STATED EXERCISE: Write out the material below again in full, substituting "viewer" for every instance of "camera" and leaving everything else unchanged. Omit the pictures.

PROVIDED DATA:

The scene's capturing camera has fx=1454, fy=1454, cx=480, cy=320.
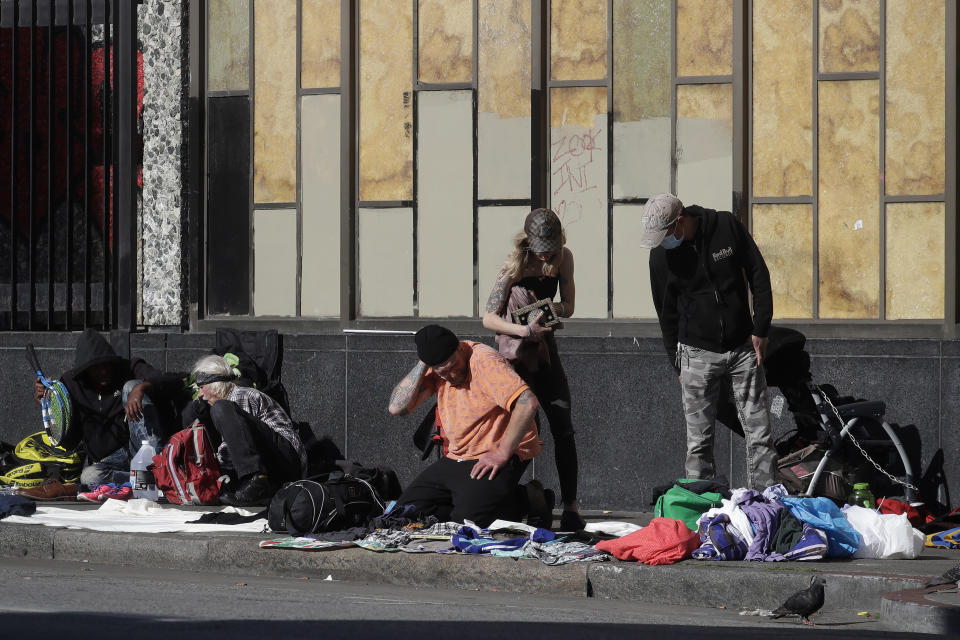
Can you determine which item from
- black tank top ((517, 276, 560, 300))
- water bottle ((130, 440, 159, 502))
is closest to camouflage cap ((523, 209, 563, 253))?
black tank top ((517, 276, 560, 300))

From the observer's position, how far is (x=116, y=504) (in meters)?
9.20

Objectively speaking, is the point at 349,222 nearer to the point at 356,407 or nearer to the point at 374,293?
the point at 374,293

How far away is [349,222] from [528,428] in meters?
3.15

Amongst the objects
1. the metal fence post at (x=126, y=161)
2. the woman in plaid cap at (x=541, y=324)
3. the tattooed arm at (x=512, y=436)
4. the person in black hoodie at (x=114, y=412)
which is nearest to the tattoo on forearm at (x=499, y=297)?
the woman in plaid cap at (x=541, y=324)

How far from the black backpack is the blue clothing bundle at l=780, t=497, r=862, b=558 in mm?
2281

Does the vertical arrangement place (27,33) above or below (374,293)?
above

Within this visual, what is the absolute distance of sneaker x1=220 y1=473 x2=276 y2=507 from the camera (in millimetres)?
9188

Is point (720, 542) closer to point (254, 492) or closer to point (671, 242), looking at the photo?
point (671, 242)

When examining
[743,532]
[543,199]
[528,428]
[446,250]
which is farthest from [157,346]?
[743,532]

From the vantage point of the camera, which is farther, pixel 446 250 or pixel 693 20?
pixel 446 250

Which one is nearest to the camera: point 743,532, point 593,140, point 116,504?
point 743,532

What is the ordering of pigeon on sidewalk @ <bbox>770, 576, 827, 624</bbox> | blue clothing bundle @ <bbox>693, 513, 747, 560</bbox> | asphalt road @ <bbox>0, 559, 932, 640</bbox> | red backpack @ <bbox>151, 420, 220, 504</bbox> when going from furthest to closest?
red backpack @ <bbox>151, 420, 220, 504</bbox> < blue clothing bundle @ <bbox>693, 513, 747, 560</bbox> < pigeon on sidewalk @ <bbox>770, 576, 827, 624</bbox> < asphalt road @ <bbox>0, 559, 932, 640</bbox>

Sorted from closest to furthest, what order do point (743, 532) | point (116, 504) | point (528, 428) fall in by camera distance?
1. point (743, 532)
2. point (528, 428)
3. point (116, 504)

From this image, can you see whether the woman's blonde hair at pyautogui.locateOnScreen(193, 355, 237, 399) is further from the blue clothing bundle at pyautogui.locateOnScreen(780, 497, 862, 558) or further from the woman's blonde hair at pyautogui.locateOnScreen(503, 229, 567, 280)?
the blue clothing bundle at pyautogui.locateOnScreen(780, 497, 862, 558)
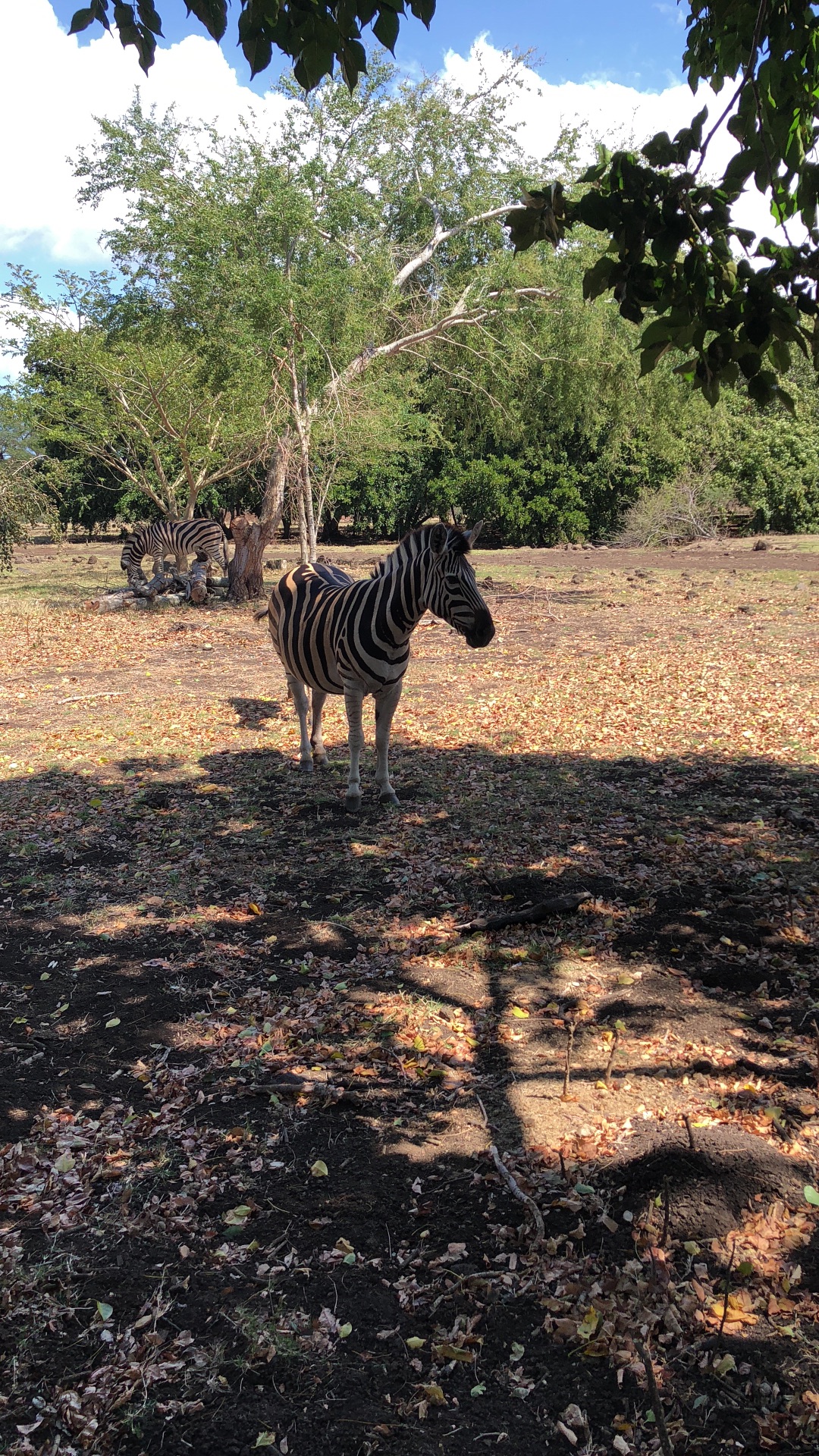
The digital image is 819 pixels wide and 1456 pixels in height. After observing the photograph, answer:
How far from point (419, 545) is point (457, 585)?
59 cm

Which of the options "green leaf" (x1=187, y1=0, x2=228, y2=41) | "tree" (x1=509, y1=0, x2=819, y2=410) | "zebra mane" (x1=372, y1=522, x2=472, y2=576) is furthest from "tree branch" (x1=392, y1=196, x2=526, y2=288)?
"tree" (x1=509, y1=0, x2=819, y2=410)

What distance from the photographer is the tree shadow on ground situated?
3.00 meters

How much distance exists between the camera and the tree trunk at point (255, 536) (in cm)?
2084

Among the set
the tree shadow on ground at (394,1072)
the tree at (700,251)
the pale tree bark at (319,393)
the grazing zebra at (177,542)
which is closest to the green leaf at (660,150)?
the tree at (700,251)

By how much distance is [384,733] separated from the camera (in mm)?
8336

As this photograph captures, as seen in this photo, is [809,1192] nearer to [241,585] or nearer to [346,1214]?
[346,1214]

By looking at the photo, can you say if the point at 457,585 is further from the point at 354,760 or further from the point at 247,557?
the point at 247,557

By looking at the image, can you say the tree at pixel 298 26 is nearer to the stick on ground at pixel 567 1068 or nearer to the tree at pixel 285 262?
the stick on ground at pixel 567 1068

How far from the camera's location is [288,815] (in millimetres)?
8469

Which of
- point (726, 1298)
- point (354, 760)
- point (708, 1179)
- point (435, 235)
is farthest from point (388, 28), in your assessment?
point (435, 235)

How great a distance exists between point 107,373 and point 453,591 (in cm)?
1544

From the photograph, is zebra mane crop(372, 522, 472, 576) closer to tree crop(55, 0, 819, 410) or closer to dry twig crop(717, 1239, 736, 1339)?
tree crop(55, 0, 819, 410)

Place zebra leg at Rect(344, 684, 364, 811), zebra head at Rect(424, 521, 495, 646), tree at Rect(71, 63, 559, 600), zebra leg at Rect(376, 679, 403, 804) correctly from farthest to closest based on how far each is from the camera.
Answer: tree at Rect(71, 63, 559, 600) < zebra leg at Rect(344, 684, 364, 811) < zebra leg at Rect(376, 679, 403, 804) < zebra head at Rect(424, 521, 495, 646)

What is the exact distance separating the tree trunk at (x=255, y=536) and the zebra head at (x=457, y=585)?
1397 centimetres
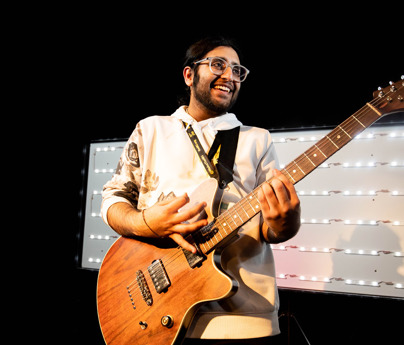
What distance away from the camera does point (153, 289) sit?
1.27m

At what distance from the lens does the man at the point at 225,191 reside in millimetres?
1102

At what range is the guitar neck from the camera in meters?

COMPLETED EXERCISE:
The scene's capturing viewer has fx=1454, fy=1454, cx=480, cy=320.
Can you determine which item from
- black tank top ((517, 276, 560, 300))
- water bottle ((130, 440, 159, 502))
is closest to camouflage cap ((523, 209, 563, 253))?
black tank top ((517, 276, 560, 300))

From the observer's position, how far is (x=116, y=504) (in meters)?
9.20

Objectively speaking, is the point at 349,222 nearer to the point at 356,407 or nearer to the point at 374,293?
the point at 374,293

How far away is [349,222] from [528,428] in meters?
3.15

Amongst the objects
1. the metal fence post at (x=126, y=161)
2. the woman in plaid cap at (x=541, y=324)
3. the tattooed arm at (x=512, y=436)
4. the person in black hoodie at (x=114, y=412)
which is nearest to the tattoo on forearm at (x=499, y=297)?
the woman in plaid cap at (x=541, y=324)

How far from the black backpack is the blue clothing bundle at l=780, t=497, r=862, b=558 in mm?
2281

Does the vertical arrangement place (27,33) above or below (374,293)?
above

Within this visual, what is the absolute distance of sneaker x1=220 y1=473 x2=276 y2=507 from the viewer (in millimetres)?
9188

Is point (720, 542) closer to point (254, 492) or closer to point (671, 242), looking at the photo?
point (671, 242)

When examining
[743,532]
[543,199]
[528,428]
[446,250]
which is farthest from [157,346]?
[743,532]

From the vantage point of the viewer, which is farther, pixel 446 250 or pixel 693 20?
pixel 446 250

Which one is nearest to the viewer: point 743,532, point 593,140, point 116,504?
point 743,532

What is the ordering of pigeon on sidewalk @ <bbox>770, 576, 827, 624</bbox> | blue clothing bundle @ <bbox>693, 513, 747, 560</bbox> | asphalt road @ <bbox>0, 559, 932, 640</bbox> | red backpack @ <bbox>151, 420, 220, 504</bbox> when going from furthest to closest?
red backpack @ <bbox>151, 420, 220, 504</bbox> < blue clothing bundle @ <bbox>693, 513, 747, 560</bbox> < pigeon on sidewalk @ <bbox>770, 576, 827, 624</bbox> < asphalt road @ <bbox>0, 559, 932, 640</bbox>

Sorted from closest to furthest, what order do point (743, 532) | point (116, 504) | point (528, 428) fall in by viewer distance?
1. point (743, 532)
2. point (528, 428)
3. point (116, 504)

From this image, can you see whether the woman's blonde hair at pyautogui.locateOnScreen(193, 355, 237, 399) is further from the blue clothing bundle at pyautogui.locateOnScreen(780, 497, 862, 558) or further from the woman's blonde hair at pyautogui.locateOnScreen(503, 229, 567, 280)?
the blue clothing bundle at pyautogui.locateOnScreen(780, 497, 862, 558)
The digital image is 819 pixels wide and 1456 pixels in height. After observing the photograph, answer:
How far from point (419, 545) is point (457, 585)?
59 cm

Which of the options "green leaf" (x1=187, y1=0, x2=228, y2=41) | "tree" (x1=509, y1=0, x2=819, y2=410) | "zebra mane" (x1=372, y1=522, x2=472, y2=576) is furthest from "tree branch" (x1=392, y1=196, x2=526, y2=288)?
"tree" (x1=509, y1=0, x2=819, y2=410)

What distance from the photographer is the tree shadow on ground situated?
3.00 meters

How much distance exists between the viewer and the tree trunk at point (255, 536) (in cm)?
2084

Among the set
the tree shadow on ground at (394,1072)
the tree at (700,251)
the pale tree bark at (319,393)
the grazing zebra at (177,542)
which is closest to the green leaf at (660,150)?
the tree at (700,251)

By how much distance is [384,733] separated from the viewer (in mm)?
8336

As this photograph captures, as seen in this photo, is [809,1192] nearer to [241,585] or nearer to [346,1214]?
[346,1214]

By looking at the photo, can you say if the point at 457,585 is further from the point at 354,760 or further from the point at 247,557?
the point at 247,557

By looking at the image, can you say the tree at pixel 298 26 is nearer to the stick on ground at pixel 567 1068 or nearer to the tree at pixel 285 262?
the stick on ground at pixel 567 1068

How far from the viewer's location is [288,815] (in millimetres)?
8469

Which of
- point (726, 1298)
- point (354, 760)
- point (708, 1179)
- point (435, 235)
is farthest from point (388, 28), in your assessment?
point (435, 235)

How great a distance exists between point 107,373 and point 453,591 (in cm)?
1544

From the photograph, is zebra mane crop(372, 522, 472, 576) closer to tree crop(55, 0, 819, 410) or closer to dry twig crop(717, 1239, 736, 1339)?
tree crop(55, 0, 819, 410)

Place zebra leg at Rect(344, 684, 364, 811), zebra head at Rect(424, 521, 495, 646), tree at Rect(71, 63, 559, 600), zebra leg at Rect(376, 679, 403, 804) correctly from farthest to closest based on how far each is from the viewer.
Answer: tree at Rect(71, 63, 559, 600) < zebra leg at Rect(344, 684, 364, 811) < zebra leg at Rect(376, 679, 403, 804) < zebra head at Rect(424, 521, 495, 646)

What is the exact distance separating the tree trunk at (x=255, y=536) and the zebra head at (x=457, y=585)?
1397 centimetres
What distance away from the viewer does point (153, 289) sit?
1.27m

At what distance from the lens does the man at the point at 225,191 reside in millimetres?
1102

At what range is the guitar neck from the viewer in meters?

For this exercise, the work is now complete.